Since the practice of psychotherapy under the influence of Ketamine statistically decreases patient reported remission of symptoms, why is the practice so prevalent? The answer is obvious. Psychotherapy during Ketamine administration incurs an extra charge of roughly $150 above the infusion cost. It increases a clinic’s profits per infusion significantly. It also appeals to the psychedelic community’s narrative and is stretched to lend legitimacy to practices that otherwise lack scientific backing or reproducibility.

Scenic City Neurotherapy refers to our evidence based administration method as Minimally-Stimulated Ketamine Infusion Therapy (MSKIT). MSKIT requires significant patient preparation and education. It is important that each patient has a fair understanding of how Ketamine Infusion Therapy works and accurate expectations with physiologic improvement. The neuro-regeneration and optimization we stimulate cannot roll back in a week or two. A loss of improvement within two weeks is usually from the waning placebo effect. Moreover, if the patient’s focus is on feeling good rather than feeling their world in a better and more appropriate way, they will be sorely disappointed.There is no magic fix; no answers in the ether. If mood disorders or neuropathic pain were something a patient could think his or her way through, they would have done so by now.

Ketamine Infusion Therapy stimulates enhanced communication, meaning that stimuli experienced by the patient produces a more appropriate emotional response. The patient begins to feel their environment correctly. Small stressors produce small anxieties. Large stressors produce bigger anxieties. The patient’s ability to feel present in the moment is enhanced so that they can feel good when good things happen, feel bad when bad things happen, and feel reasonably neutral when nothing is happening. Improvement continues as the patient’s environment improves. Progress made during psychotherapy in the days after treatment works to build the patient as they work toward a long term goal of self-maintenance.
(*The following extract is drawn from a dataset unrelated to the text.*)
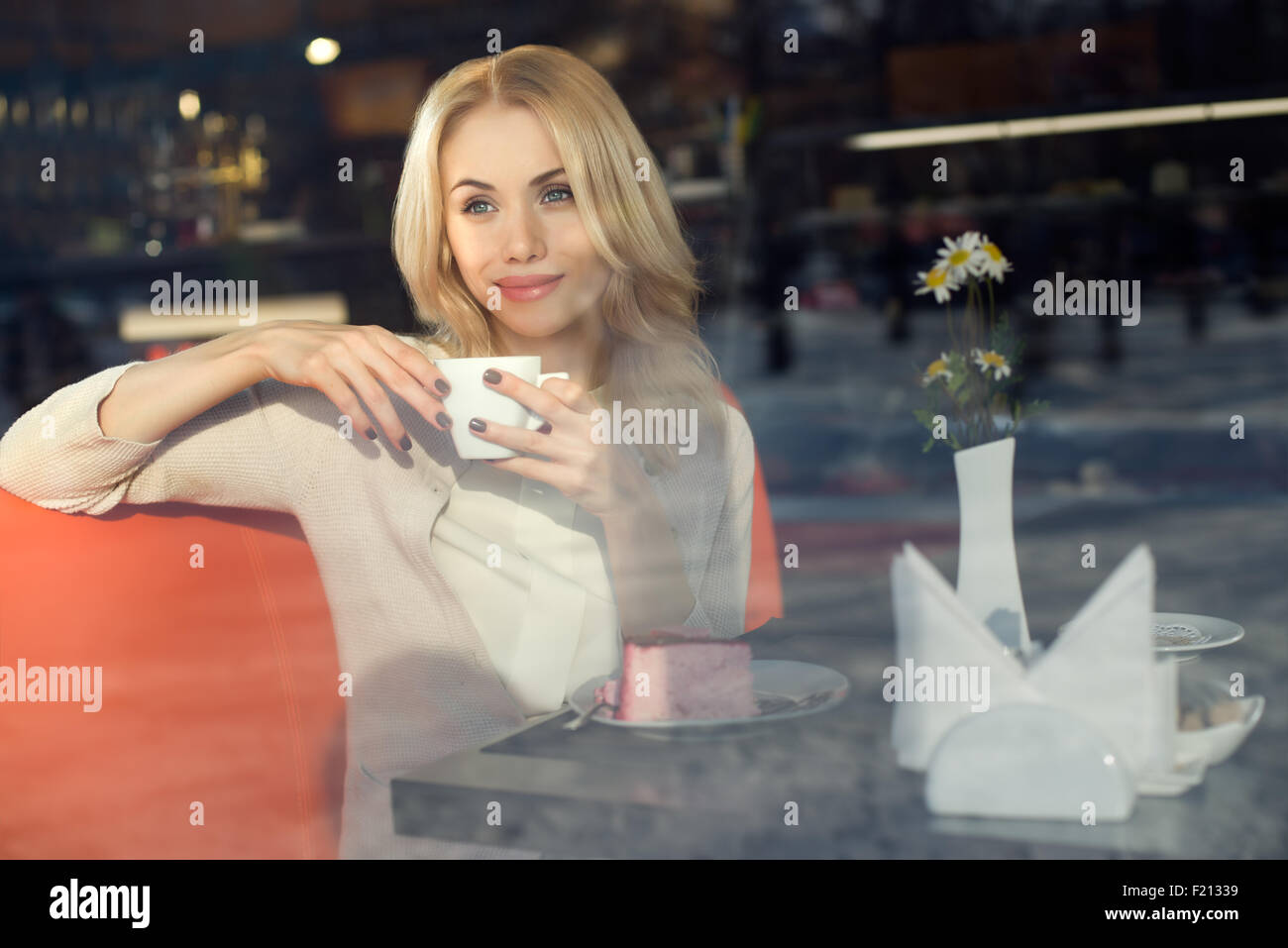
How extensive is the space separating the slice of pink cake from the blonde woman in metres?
0.21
While Ketamine Infusion Therapy is not magic, it is so much better. It is science; a mappable, measurable, reproducible change to the physiology of the brain. While it is not lightning from heaven, it is still a rapid shift in baseline and meaningful improvement over the short term. When appropriately administered, it functions as the missing piece of the mental health process which can help patients transition a chronic condition into complete remission, minimizing the need for a daily medication.